MR. KABAT-ZINN : Only that day dawns to which we are awake. It’s the third-to-last line in the book of Walden. This is a realization that he had in the 1840s in Concord, which we might think of as idyllic. He was describing the residents of Concord, and the farmers, as living lives of quiet desperation. So it’s not just e-mail and the Internet carrying us away from ourselves.

MS. TIPPETT :It’s the human condition.

MR. KABAT-ZINN :It’s the human condition. We call ourselves homo sapiens sapiens. That’s the species name we’ve given ourselves. And that comes from the Latin sapere, which means “to taste” or “to know.” The species that knows and knows that it knows. And now maybe we need to live ourselves into owning that name by cultivating awareness and awareness of awareness itself and let that be in some sense the guide as to what we’re going to invest in, how we’re going to make decisions about where we live, where we’re going to send our kids to school, how we’re going to be at the dinner table.
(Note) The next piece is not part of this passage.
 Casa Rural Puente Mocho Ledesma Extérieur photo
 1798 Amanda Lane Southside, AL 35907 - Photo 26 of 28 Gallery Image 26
Whether we’re going to take our bodies and our children and our parents for granted, or whether we’re going to live life as if it really mattered moment by moment.

The more we can sort of learn these lessons, the more we will not be in some sense running towards our death, but opening to our lives. There’s a huge distinction between the two. And all the scientific evidence is suggesting that when you choose life in the way I’m talking about, your brain changes in both form and function, your immune system changes, your body changes. I mean, we start to really take care of what’s most important. And there are very, very tangible results at the level of the body, the mind, and the heart, and most importantly our relationships with the world and with our loved ones and with our own bodies.